Recently, Lyon and colleagues41 reviewed the outcomes of 69 patients undergoing open partial nephrectomy performed by a single surgeon at their center, comparing 33 procedures during which IOCS was used with 36 in which it was not. At a median follow-up of 23 months, there were no significant differences in complication rate, length of stay, or overall survival between groups. No patients developed metastatic disease, and one patient in the non-IOCS group experienced recurrence. These authors concluded that IOCS during open partial nephrectomy was not associated with inferior outcomes at 2-year follow-up.
Many studies have validated the cost effectiveness of IOCS, most notably Ubee and colleagues,42 specific to open radical prostatectomy. The authors calculated a per-unit cost of transfused homologous blood of £135 in patients whose surgeries took place prior to the availability of cell salvage as compared with £77 per case cost of IOCS, including machine consumables, leukocyte filters, irrigation fluid, and anticoagulants, independent of the amount of blood collected and reinfused. They concluded that the £4200 fixed purchase of the cell salvage machine would be recovered after just 20 cases based on the fourfold reduction in the rate of more costly homologous blood transfusion. Other studies have corroborated the cost effectiveness of contemporary IOCS across a variety of surgical specialties.43-45
Appropriate blood management strategies during urologic surgery serve a twofold purpose: to minimize the need for allogenic blood transfusion, potentially conferring an immune-mediated oncologic benefit, and to maximize postoperative hematocrit levels, which has been associated with enhanced patient recovery.46,47 Several retrospective series have demonstrated both the operative and oncologic safety of IOCS as a blood management strategy during radical prostatectomy, radical cystectomy, and partial or radical nephrectomy, and have failed to provide evidence that the incidence of recurrence or metastasis is increased. Table 1 lists all known reports of cell salvage use during urologic oncologic surgery. Unfortunately, no prospective evidence is available. The methodologic quality of available studies is low, and these should be interpreted with an awareness of their limitations, including the potential for selection bias, the small number of patients studied, and their relatively short follow-up. Furthermore, there are no available data on IOCS use for patients with testicular or penile cancers; thus, conclusions as to its safety cannot be drawn in these populations.

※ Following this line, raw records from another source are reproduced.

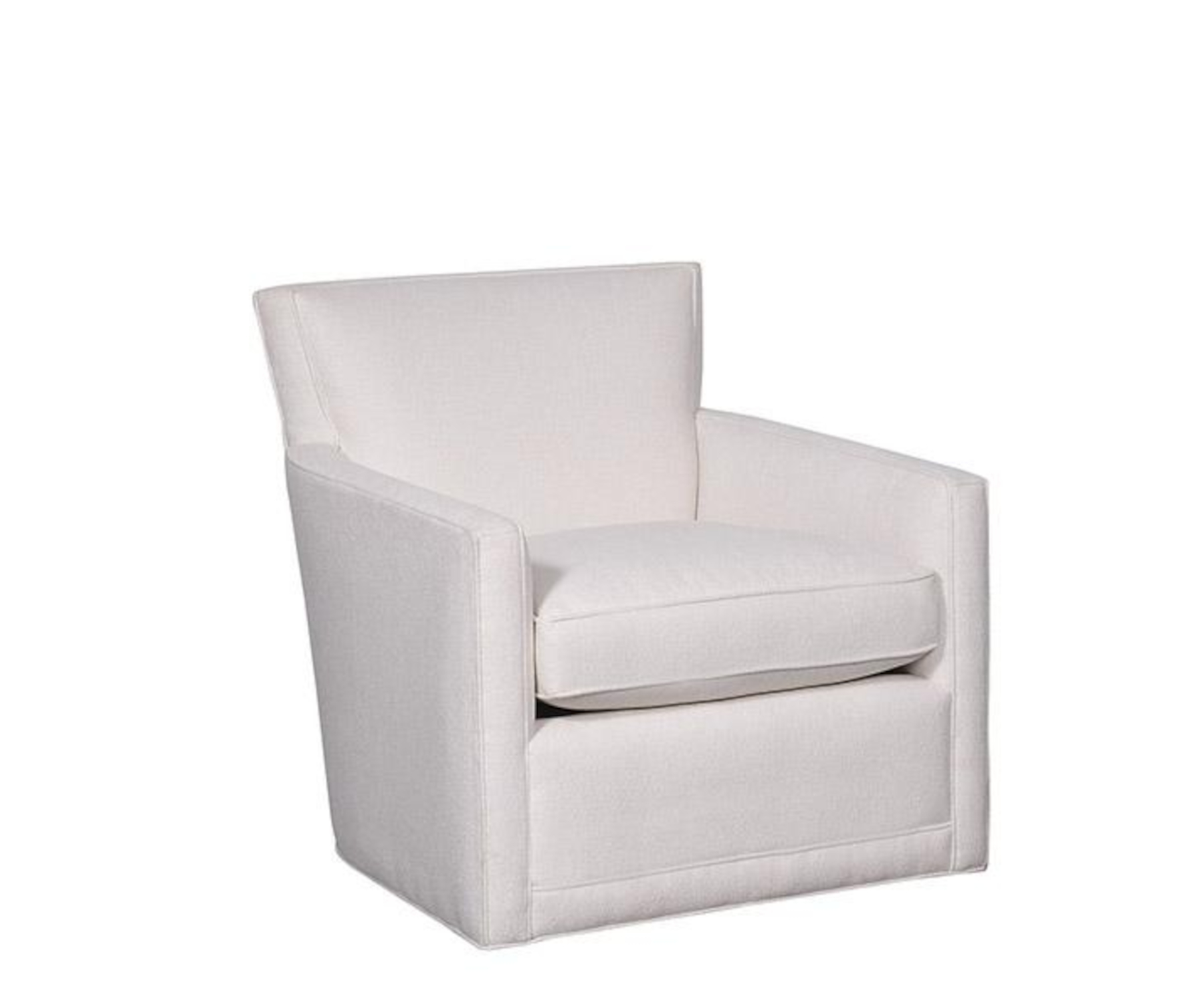 Ruskin Swivel Chair by King Hickory Furniture in Fabric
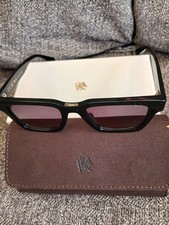 Vintage Pragnell Unisex Sunglasses - Black - BRAND NEW IN POUCH / BOX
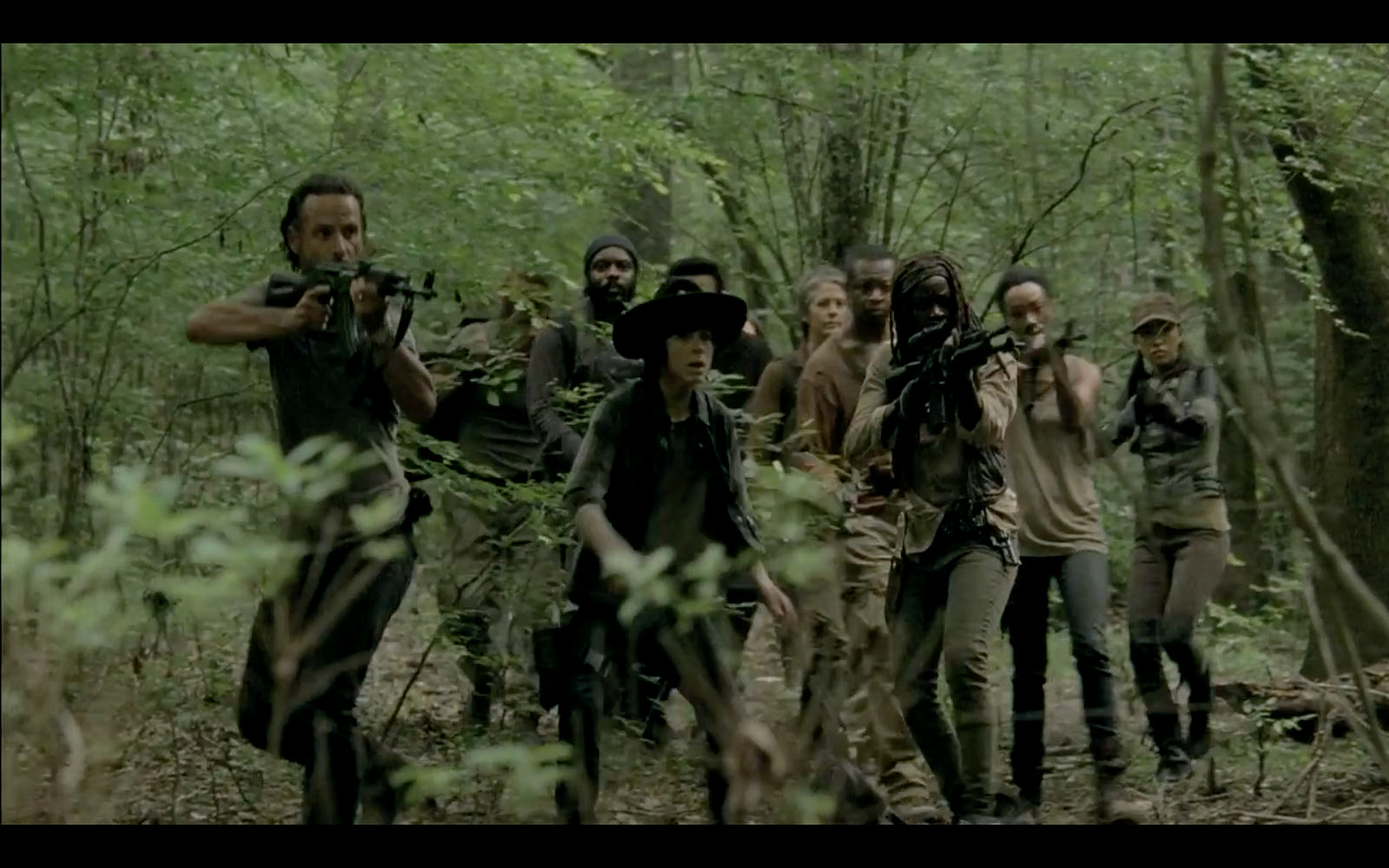 Survivors from the Walking Dead.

Despite these limitations, the potential for harm from allogenic blood transfusion following oncologic surgery has been demonstrated, and surgeons must weigh these risks against the potential risks of IOCS.3-8 Multiple retrospective series have failed to demonstrate an association between IOCS and the rapid development of widespread metastasis following surgery for urologic cancers; therefore, these risks remain theoretic. Until further data are available, IOCS can be considered a viable perioperative blood management strategy for patients undergoing surgery for prostate, bladder, or renal malignancies.